Gionfriddo agreed that since relatively few states have peer-support and crisis services like Arizona, these programs are not factored into the overall ranking. He said MHA hopes to include such programs in future rankings, if they become more widespread.
He said that Arizona is taking steps forward instead of back, but that as other states improve as well, the ranking may not reflect Arizona’s progress.
While Gionfriddo credits the state for its innovation, he said the care still doesn’t reach enough people. He said more funding must be distributed across the state, focused especially on growing mental health services.
“The will is there, I’m not certain the resources are being put in place to the extent they need to be put in place,” Gionfriddo said. “I mean you can’t do this without spending a lot more money, but investing those dollars can be critically important.”
Snook said when it comes to access, the rural areas often don’t get the same attention as major metropolitan areas. That’s true in most states, including Arizona, he said.

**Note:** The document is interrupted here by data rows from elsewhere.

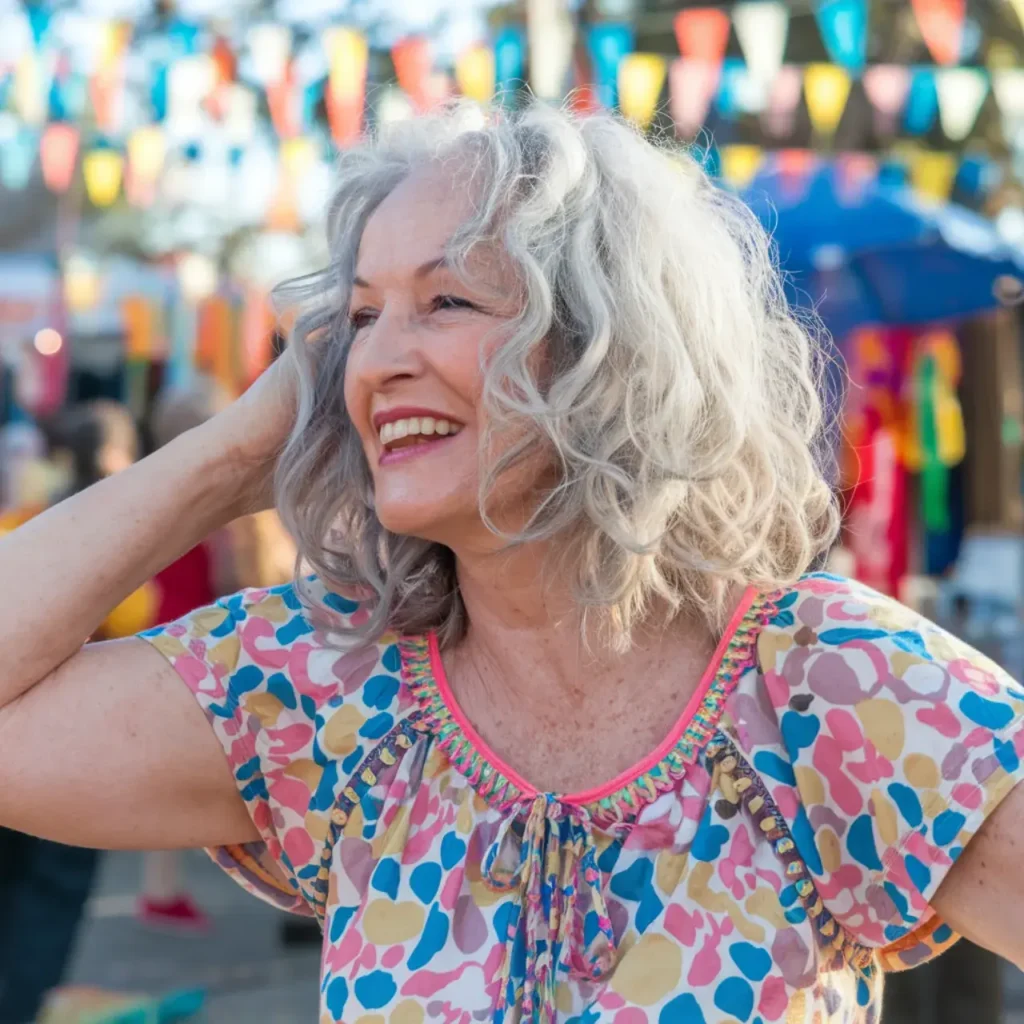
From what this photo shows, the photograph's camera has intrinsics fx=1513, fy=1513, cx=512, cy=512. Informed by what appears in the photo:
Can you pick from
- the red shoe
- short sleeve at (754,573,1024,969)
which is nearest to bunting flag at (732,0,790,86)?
the red shoe

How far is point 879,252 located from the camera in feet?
19.9

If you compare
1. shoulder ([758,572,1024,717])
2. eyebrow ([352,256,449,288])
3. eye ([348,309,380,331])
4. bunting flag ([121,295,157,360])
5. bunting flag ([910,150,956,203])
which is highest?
eyebrow ([352,256,449,288])

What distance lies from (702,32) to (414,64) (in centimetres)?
183

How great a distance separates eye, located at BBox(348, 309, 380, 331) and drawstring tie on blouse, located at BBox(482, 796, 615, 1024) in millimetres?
641

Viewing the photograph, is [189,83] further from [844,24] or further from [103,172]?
[844,24]

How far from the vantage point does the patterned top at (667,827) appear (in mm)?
1595

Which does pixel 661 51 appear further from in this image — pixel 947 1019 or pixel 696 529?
pixel 696 529

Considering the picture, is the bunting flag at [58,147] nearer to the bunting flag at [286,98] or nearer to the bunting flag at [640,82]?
the bunting flag at [286,98]

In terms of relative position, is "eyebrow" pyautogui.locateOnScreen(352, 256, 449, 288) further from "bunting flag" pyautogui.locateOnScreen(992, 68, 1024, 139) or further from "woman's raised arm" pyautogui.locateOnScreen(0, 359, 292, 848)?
"bunting flag" pyautogui.locateOnScreen(992, 68, 1024, 139)

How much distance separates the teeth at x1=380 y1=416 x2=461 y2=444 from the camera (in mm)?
1810

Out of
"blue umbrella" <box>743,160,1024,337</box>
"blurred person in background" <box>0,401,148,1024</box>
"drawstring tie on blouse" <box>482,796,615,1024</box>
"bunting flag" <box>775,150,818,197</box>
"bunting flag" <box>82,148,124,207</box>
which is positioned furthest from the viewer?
"bunting flag" <box>82,148,124,207</box>

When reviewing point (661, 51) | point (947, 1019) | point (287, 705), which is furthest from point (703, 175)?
point (661, 51)

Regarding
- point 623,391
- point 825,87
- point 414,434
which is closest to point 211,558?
point 825,87

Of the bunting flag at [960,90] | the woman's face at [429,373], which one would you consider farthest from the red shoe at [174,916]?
the bunting flag at [960,90]
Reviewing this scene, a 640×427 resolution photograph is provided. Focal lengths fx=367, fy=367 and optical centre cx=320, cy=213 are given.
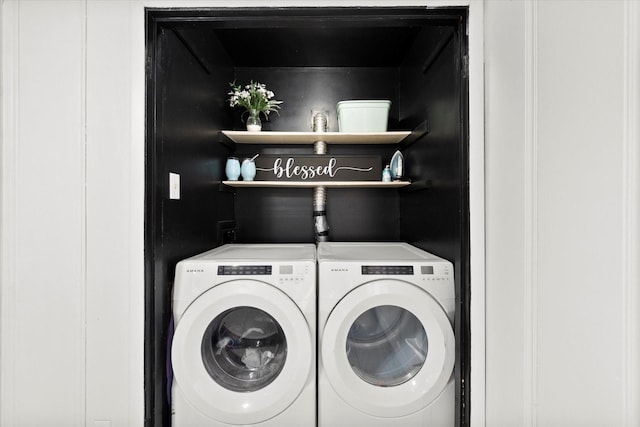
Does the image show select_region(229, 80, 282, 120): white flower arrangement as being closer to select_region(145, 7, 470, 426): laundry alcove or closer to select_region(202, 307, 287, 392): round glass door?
select_region(145, 7, 470, 426): laundry alcove

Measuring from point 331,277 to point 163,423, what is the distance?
954 mm

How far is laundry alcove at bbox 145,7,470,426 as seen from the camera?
4.82 feet

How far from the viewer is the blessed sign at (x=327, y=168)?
239cm

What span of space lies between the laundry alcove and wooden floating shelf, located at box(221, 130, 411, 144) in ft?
0.28

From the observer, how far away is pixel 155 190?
149cm

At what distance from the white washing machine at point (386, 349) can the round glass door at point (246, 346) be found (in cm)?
22
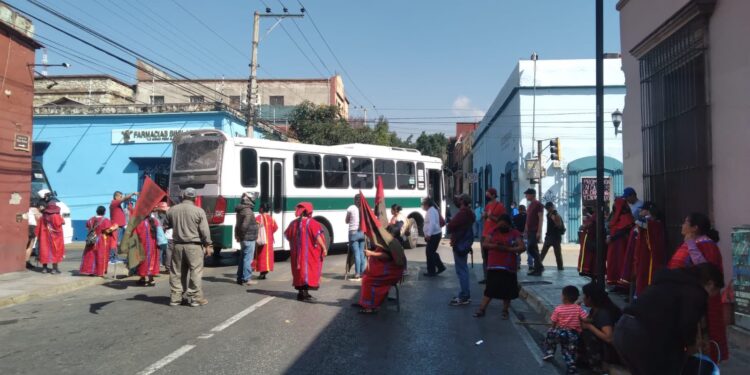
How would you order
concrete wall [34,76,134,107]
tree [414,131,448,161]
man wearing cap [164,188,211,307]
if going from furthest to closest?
tree [414,131,448,161], concrete wall [34,76,134,107], man wearing cap [164,188,211,307]

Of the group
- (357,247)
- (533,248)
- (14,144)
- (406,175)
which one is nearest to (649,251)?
(533,248)

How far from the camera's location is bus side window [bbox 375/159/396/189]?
18281 mm

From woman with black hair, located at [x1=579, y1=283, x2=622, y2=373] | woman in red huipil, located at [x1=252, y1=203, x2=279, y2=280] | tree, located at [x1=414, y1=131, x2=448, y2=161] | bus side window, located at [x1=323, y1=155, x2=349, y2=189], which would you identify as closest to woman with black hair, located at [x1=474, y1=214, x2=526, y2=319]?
woman with black hair, located at [x1=579, y1=283, x2=622, y2=373]

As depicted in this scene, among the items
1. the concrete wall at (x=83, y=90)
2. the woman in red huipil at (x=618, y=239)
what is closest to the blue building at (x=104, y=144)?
the concrete wall at (x=83, y=90)

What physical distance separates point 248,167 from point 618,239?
9.01m

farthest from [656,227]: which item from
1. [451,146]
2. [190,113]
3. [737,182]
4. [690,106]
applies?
[451,146]

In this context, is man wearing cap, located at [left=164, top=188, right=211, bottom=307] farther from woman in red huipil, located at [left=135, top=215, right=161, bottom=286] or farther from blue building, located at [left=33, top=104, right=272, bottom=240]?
blue building, located at [left=33, top=104, right=272, bottom=240]

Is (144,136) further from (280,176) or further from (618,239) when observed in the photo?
(618,239)

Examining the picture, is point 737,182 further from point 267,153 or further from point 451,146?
point 451,146

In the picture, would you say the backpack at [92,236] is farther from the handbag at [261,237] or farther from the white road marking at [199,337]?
the white road marking at [199,337]

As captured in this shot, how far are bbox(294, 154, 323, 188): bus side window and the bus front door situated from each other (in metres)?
0.56

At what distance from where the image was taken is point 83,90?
30188 mm

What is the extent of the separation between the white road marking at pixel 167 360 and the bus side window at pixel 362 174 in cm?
1139

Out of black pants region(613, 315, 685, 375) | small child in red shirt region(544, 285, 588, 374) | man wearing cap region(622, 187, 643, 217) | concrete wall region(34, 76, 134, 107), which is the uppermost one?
concrete wall region(34, 76, 134, 107)
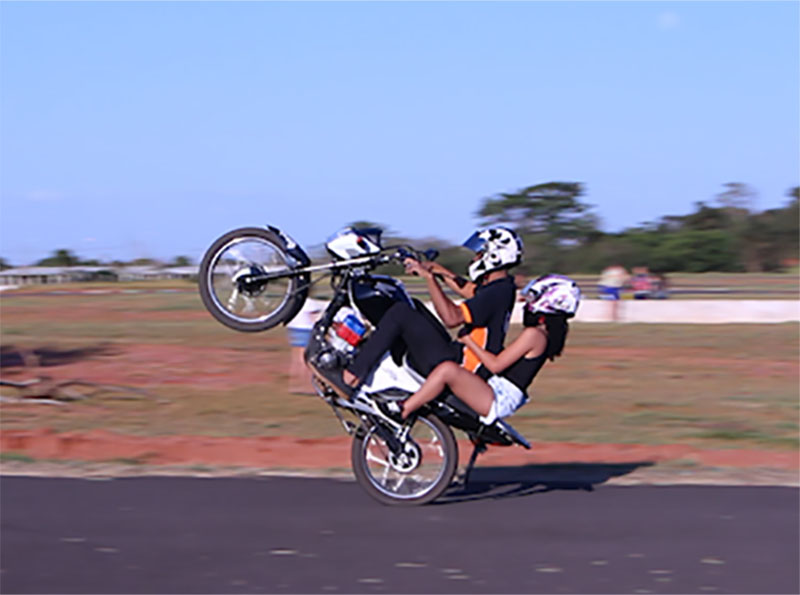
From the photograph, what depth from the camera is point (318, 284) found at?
24.9 feet

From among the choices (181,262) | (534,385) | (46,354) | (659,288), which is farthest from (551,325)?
(181,262)

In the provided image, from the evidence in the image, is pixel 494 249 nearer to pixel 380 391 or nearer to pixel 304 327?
pixel 380 391

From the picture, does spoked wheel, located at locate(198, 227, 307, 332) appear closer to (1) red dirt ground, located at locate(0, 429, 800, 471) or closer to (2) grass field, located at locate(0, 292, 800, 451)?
(1) red dirt ground, located at locate(0, 429, 800, 471)

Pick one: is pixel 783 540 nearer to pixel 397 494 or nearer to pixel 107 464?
pixel 397 494

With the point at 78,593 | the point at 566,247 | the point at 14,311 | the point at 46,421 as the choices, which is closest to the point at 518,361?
the point at 78,593

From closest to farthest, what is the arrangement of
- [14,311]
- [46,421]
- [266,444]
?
[266,444] → [46,421] → [14,311]

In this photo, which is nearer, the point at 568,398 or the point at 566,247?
the point at 568,398

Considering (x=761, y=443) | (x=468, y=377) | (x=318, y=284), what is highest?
(x=318, y=284)

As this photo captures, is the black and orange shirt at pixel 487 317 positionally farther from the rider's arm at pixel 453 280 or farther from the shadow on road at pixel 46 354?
the shadow on road at pixel 46 354

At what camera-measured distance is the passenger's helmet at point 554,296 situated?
23.0ft

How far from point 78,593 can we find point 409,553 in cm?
172

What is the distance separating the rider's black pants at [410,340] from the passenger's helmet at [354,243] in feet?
1.40

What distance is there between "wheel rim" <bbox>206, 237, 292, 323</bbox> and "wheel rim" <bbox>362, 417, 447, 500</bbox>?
46.7 inches

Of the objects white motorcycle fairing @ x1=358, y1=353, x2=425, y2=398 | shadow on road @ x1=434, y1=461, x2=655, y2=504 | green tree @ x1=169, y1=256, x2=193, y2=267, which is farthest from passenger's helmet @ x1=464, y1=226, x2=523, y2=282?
green tree @ x1=169, y1=256, x2=193, y2=267
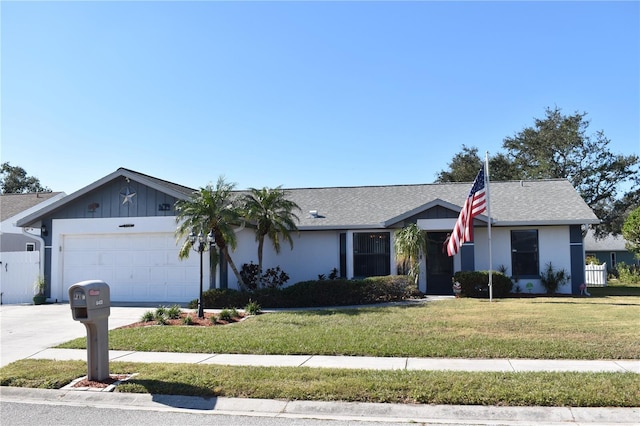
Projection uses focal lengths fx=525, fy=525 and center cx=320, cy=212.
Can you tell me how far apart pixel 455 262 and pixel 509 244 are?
2258mm

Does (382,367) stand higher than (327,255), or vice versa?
(327,255)

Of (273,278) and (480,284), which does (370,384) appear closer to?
(480,284)

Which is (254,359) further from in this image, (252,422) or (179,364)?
(252,422)

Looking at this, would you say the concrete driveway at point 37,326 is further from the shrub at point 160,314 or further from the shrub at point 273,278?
the shrub at point 273,278

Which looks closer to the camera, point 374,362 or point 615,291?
point 374,362

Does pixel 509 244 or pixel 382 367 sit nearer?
pixel 382 367

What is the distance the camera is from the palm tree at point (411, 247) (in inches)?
738

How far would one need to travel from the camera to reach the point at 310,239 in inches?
853

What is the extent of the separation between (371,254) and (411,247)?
8.32 ft

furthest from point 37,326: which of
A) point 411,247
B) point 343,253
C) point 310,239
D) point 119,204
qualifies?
point 411,247

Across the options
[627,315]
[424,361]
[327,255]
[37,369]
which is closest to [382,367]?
[424,361]

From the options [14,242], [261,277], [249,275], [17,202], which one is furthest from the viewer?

“At the end of the day, what we hear from families often is that the system is trying,” Snook said. “But too often, there just aren’t enough services available. Especially in those rural areas.”
Snook said despite shortcomings, Arizona has a promising outlook.
“There’s some really innovative and exciting things happening, so I would say Arizona is one of those places I would look to and say this is somewhere to be excited about,” he said.